Why is printing data to a file considerably slower with awk than with the shell?

https://stackoverflow.com/questions/20227462

05-08-2022
|

Question

I've been using a shell script for ~3 years that starts a tail -F -n0 /path/to/LOGFILE, parses and formats the output and dumps it into a pipe delimited file. However, we've gone from several thousand log lines a day to several million log lines a day and the script has started to eat huge amounts of memory and CPU.

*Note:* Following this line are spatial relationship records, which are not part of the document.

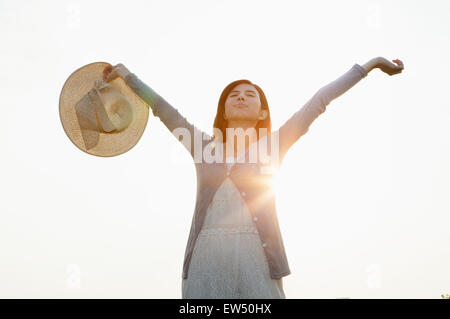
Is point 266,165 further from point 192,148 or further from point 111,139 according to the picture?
point 111,139

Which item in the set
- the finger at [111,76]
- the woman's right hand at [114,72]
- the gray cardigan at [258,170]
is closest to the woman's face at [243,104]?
the gray cardigan at [258,170]

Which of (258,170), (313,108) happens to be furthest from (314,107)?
(258,170)

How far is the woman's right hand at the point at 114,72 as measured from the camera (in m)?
5.64

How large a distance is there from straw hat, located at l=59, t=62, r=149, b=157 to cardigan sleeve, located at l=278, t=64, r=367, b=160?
1644mm

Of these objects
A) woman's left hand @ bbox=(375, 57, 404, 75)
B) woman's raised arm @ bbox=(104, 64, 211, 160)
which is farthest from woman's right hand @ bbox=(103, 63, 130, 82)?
woman's left hand @ bbox=(375, 57, 404, 75)

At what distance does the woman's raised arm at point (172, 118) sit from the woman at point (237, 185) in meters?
0.01

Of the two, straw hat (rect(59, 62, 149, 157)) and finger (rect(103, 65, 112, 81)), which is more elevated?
finger (rect(103, 65, 112, 81))

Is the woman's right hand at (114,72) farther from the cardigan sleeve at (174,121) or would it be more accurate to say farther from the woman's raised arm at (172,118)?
the cardigan sleeve at (174,121)

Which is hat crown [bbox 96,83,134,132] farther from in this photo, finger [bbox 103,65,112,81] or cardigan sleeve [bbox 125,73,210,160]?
cardigan sleeve [bbox 125,73,210,160]

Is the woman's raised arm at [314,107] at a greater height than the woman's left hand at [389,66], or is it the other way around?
the woman's left hand at [389,66]

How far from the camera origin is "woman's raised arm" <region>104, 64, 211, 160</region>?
17.3 feet

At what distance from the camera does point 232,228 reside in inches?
→ 187
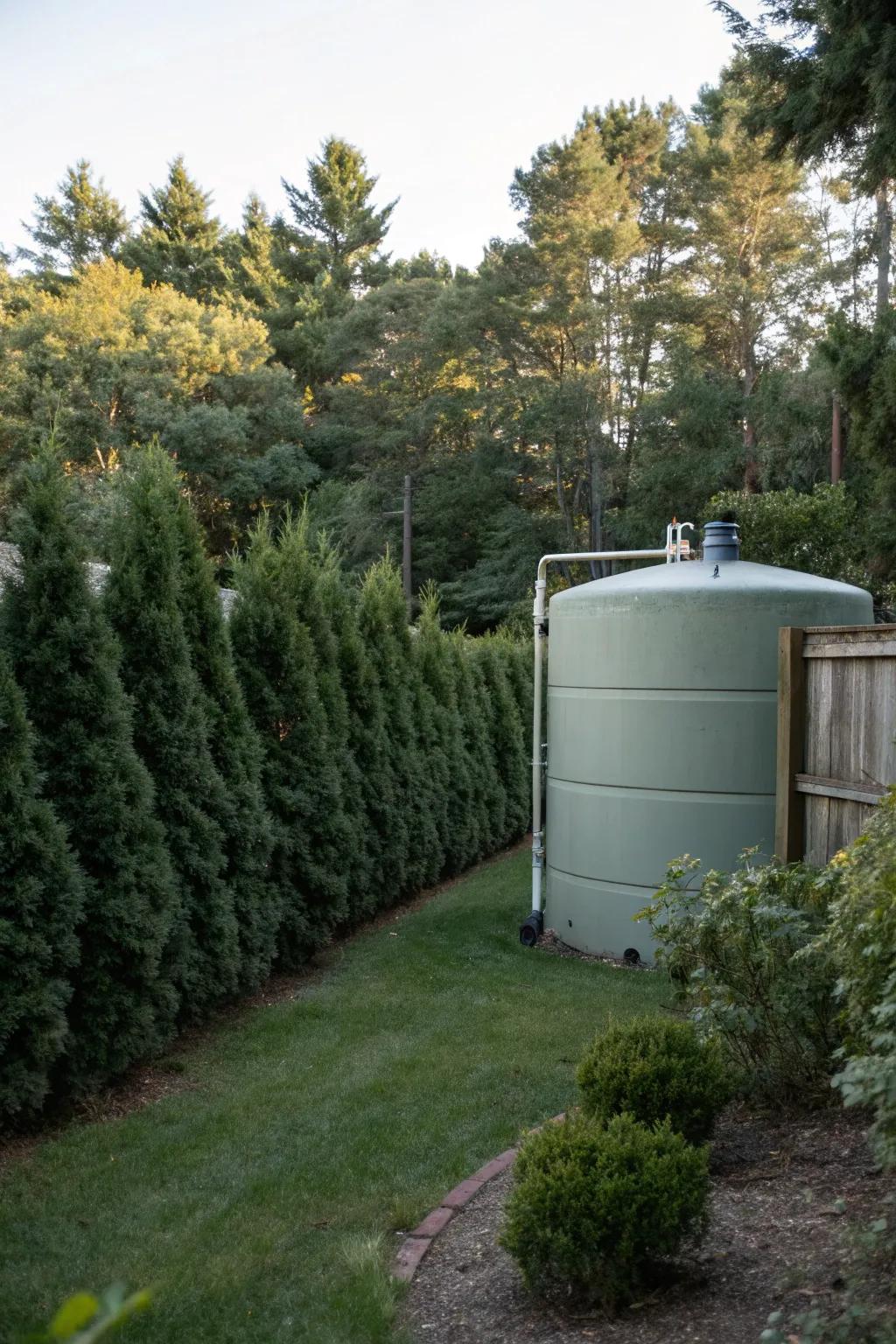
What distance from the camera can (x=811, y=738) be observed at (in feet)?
19.2

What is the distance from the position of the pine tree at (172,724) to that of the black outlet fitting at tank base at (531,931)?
277cm

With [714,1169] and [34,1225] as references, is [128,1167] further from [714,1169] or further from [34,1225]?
[714,1169]

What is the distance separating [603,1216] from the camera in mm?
2799

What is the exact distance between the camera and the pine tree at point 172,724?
5863 mm

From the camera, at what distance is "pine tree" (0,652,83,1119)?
4391 mm

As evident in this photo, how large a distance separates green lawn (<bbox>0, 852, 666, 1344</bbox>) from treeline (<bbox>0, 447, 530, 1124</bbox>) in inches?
17.9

I recently gone and replaced all of the data parsing logic with awk, which seems in testing to be many MANY orders of magnitude faster at parsing data. To test the new awk code I tried pumping an entire days worth of logs through the logic (~6 million lines) using both the awk code and the shell code and unsurprisingly the awk code pulled the ~92K relevant lines in ~10 seconds while the shell code took over 15 minutes to do the exact same thing. However, if I use the exact same code, but instead of cat /path/to/file|awk '...' I do tail -F -n0 /path/to/file|awk '... there is a HUGE delay as to when the text is written to the file, up to ~2-3 minutes as opposed to ~0.5-1.0 seconds when it's going through the shell code.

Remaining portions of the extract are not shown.